Y consciente de tales problemáticas, el cine vira hacia asuntos polémicos, entrando por la puerta trasera en temas de desigualdad, identidad y racismo, incluso llegando a sitios de violencia, homicidios y trata de personas. Muchas veces de forma explícita y contundente retando al espectador de manera directa, en otras, de manera tácita y silenciosa, como un susurro invitando a dudar sobre todo lo conocido. Y este es el caso de Barbie y Oppenheimer.

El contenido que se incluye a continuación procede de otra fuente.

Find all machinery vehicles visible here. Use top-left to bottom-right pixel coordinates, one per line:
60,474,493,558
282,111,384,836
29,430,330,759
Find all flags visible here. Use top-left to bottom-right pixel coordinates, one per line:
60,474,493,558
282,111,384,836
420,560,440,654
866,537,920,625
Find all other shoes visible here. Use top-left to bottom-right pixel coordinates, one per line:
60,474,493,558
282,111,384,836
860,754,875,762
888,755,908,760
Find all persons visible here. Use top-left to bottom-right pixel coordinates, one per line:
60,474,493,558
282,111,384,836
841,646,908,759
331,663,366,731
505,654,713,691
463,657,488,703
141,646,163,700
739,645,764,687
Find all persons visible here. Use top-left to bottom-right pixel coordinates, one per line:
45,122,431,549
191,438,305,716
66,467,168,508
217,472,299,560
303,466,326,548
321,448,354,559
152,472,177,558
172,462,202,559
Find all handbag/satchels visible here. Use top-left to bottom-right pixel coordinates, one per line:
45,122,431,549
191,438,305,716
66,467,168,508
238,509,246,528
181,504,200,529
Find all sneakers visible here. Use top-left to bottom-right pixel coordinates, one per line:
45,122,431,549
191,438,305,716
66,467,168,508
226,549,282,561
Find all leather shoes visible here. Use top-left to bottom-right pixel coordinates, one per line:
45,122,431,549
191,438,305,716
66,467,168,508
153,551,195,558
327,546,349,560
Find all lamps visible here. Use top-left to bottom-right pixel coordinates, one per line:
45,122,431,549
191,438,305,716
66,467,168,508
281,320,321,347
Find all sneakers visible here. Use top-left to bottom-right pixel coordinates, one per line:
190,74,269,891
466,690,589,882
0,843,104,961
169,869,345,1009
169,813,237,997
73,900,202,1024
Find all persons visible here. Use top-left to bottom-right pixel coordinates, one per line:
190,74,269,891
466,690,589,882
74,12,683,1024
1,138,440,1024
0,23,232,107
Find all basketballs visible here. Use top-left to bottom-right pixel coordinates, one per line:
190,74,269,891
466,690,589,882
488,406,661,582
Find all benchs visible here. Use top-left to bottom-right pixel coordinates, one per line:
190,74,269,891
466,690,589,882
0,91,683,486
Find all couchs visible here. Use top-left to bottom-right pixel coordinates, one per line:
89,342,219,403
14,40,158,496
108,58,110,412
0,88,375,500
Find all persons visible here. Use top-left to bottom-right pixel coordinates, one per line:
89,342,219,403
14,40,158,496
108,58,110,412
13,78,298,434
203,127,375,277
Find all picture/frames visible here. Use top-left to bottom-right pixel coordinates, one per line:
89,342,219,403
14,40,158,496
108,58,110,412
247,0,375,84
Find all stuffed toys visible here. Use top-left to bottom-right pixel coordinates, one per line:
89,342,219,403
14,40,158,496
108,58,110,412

No se trata de cuál ha sido mejor en aspectos de reparto o guion, sino el trasfondo de ambas. Las dos películas comparten un tema sumamente importante para las personas que fueron a verlas; por una parte, Barbie nos invita directamente a cuestionarnos nuestra actual forma de ver las cosas y lo delicado de dudar, aunque sea por un momento, sobre nuestra normalidad, evidenciando lo fácil que es dejarse llevar por ismos y pensamientos reduccionistas, para al final cuestionarnos nuestra identidad y razón de ser. No somos lo que nos dicen que seamos: nos volvemos aquello que decidimos ser.
Por otro lado Oppenheimer es menos explícito en su mensaje pero más contundente en su puesta en escena. No se trata sobre dilucidar la vida del padre de la bomba atómica, sino del peligro de tener la razón. Y lo que es aún más peligroso; intentar ir contracorriente contra aquello que una vez defendimos. Y tener el coraje de cambiar de idea puede resultar caro. Pero el precio de ser fiel a uno mismo siempre será uno: estar en contra de los demás.
Mientras el espacio público se vuelve cada vez menos accesible y hasta divisionista, la vida privada se vuelve más polémica, rebelde y hasta subversiva.
Por eso las personas prefieren hablar de cine antes que de política.